[start of MATERIAL SUPPLIED]

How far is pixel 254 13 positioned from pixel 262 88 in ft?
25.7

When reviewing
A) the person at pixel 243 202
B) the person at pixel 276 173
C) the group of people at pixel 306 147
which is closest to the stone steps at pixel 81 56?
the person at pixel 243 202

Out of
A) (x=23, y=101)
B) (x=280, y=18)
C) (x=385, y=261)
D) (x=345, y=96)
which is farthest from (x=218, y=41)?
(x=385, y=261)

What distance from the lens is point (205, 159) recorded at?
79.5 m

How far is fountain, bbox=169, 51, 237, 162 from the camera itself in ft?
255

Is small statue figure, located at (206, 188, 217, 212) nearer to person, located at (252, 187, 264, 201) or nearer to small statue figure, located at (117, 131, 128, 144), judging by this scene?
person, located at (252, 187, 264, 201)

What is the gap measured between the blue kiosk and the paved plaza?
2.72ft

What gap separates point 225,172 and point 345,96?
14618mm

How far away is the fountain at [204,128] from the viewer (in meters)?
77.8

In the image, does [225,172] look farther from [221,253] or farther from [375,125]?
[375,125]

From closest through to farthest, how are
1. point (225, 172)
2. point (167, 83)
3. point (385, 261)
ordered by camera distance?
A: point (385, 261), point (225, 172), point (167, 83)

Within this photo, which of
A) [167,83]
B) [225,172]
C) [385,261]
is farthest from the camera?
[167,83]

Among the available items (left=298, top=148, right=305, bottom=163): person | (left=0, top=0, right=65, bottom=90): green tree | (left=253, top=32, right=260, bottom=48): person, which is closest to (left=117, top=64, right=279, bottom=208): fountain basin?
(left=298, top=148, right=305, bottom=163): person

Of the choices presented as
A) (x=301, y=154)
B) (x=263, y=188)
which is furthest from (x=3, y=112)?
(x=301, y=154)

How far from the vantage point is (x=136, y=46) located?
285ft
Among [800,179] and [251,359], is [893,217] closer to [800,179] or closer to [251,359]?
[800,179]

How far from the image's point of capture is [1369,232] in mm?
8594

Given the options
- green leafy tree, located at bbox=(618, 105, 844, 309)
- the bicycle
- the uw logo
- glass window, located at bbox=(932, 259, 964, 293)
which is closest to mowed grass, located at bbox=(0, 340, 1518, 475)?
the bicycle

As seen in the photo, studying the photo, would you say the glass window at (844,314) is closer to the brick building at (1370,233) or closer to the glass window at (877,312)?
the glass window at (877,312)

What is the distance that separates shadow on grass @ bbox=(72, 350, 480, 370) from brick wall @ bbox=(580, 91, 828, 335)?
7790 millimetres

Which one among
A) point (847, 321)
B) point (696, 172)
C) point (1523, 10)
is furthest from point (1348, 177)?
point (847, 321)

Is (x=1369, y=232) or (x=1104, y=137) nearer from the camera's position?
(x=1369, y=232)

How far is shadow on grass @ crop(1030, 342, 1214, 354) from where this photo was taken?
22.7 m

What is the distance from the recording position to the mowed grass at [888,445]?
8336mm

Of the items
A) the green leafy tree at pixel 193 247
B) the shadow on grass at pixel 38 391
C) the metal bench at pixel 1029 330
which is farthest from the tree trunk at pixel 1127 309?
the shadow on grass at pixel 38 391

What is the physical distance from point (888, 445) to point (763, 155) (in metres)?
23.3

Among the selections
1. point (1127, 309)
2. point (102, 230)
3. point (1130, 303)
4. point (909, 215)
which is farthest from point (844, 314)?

[end of MATERIAL SUPPLIED]

SHORT PROBLEM: Copy the data word for word, starting at the line that contains "Is (x=1369, y=232)" and ending at the final line of the data.

EXERCISE OUTPUT:
Is (x=1369, y=232) or (x=1104, y=137) nearer from the camera's position?
(x=1369, y=232)

How far is shadow on grass @ crop(1030, 342, 1214, 354) from where this photo was taken?
22.7 m

What is the distance from the recording position to the mowed grass at [888,445]?
8336mm

Of the items
A) the green leafy tree at pixel 193 247
B) the shadow on grass at pixel 38 391
C) the metal bench at pixel 1029 330
which is farthest from the tree trunk at pixel 1127 309?
the shadow on grass at pixel 38 391

What is the physical distance from point (888, 445) to point (763, 155) (in metres)?
23.3

Among the selections
1. point (1127, 309)
2. point (102, 230)
3. point (1130, 303)
4. point (909, 215)
which is farthest from point (844, 314)?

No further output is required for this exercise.